▶ Instructions for the task
Show each line in the records below that contains the word "captured", copying every such line in full.

▶ Record extracts
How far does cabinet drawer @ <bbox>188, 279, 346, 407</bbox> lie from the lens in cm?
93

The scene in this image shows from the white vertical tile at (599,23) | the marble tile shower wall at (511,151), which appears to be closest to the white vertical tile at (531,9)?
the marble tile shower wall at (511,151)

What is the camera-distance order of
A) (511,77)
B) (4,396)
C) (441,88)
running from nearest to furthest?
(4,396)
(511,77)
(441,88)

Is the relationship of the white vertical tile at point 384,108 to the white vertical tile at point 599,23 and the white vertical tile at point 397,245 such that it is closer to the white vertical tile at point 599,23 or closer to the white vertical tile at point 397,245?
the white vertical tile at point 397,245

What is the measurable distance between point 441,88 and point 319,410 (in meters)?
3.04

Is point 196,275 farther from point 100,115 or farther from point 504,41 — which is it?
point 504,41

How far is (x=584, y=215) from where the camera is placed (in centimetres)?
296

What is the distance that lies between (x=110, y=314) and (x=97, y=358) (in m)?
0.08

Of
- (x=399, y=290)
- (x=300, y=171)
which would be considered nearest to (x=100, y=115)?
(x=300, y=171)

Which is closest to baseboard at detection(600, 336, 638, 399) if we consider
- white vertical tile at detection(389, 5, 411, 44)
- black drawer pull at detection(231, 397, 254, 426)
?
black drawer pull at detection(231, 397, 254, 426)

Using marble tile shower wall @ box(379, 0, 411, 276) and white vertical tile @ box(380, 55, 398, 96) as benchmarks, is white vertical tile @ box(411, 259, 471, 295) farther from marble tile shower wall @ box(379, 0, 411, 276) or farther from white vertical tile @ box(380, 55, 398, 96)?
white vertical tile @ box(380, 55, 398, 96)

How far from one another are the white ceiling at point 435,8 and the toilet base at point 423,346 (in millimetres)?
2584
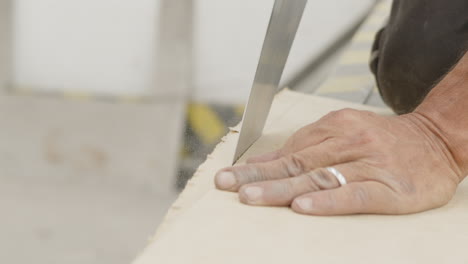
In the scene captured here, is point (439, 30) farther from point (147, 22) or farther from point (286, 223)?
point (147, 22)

---

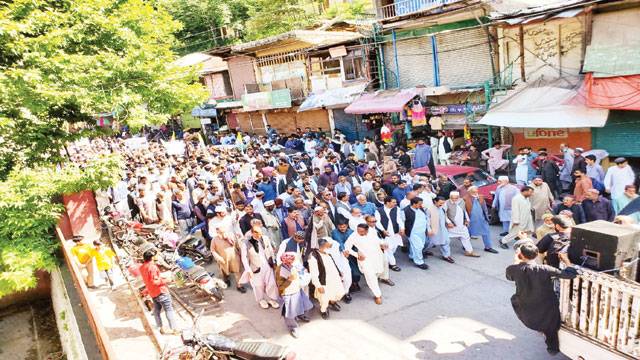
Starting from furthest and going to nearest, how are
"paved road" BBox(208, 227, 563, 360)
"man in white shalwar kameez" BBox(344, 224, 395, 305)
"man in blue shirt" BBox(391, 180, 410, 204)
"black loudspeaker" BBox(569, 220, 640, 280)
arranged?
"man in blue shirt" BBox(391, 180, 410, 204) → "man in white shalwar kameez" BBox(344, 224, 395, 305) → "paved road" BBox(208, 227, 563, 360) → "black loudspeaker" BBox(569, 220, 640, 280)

==

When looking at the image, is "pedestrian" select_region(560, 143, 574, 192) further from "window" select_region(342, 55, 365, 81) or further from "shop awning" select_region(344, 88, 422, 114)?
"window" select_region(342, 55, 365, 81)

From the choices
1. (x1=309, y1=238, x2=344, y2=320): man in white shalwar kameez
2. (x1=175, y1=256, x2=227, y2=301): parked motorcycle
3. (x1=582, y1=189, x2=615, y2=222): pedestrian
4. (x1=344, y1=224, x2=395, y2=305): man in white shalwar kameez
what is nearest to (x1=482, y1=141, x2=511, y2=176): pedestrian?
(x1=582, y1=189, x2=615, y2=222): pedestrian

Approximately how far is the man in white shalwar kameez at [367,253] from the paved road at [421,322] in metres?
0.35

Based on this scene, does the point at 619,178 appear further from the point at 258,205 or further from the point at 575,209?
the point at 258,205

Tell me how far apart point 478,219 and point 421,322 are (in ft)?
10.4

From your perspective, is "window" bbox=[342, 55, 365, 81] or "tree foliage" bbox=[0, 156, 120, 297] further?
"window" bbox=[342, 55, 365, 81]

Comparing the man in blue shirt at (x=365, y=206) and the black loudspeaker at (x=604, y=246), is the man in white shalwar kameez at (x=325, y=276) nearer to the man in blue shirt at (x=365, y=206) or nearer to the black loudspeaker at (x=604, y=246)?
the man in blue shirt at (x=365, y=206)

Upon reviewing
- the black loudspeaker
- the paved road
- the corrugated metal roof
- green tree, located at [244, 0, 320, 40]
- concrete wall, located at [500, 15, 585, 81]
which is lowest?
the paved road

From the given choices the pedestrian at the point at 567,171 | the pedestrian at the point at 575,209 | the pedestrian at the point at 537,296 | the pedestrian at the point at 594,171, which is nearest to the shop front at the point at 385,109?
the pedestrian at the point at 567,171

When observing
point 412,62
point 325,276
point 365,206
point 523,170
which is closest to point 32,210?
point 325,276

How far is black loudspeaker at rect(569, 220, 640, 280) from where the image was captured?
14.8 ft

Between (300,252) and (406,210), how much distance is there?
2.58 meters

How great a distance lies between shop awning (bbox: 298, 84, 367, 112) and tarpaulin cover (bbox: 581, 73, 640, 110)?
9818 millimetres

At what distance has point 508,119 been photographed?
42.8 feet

▶ Response to the task
In the scene captured here, is point (439, 30) farther from point (147, 22) or farther from point (286, 223)?
How far is black loudspeaker at rect(569, 220, 640, 280) from where the image was captured?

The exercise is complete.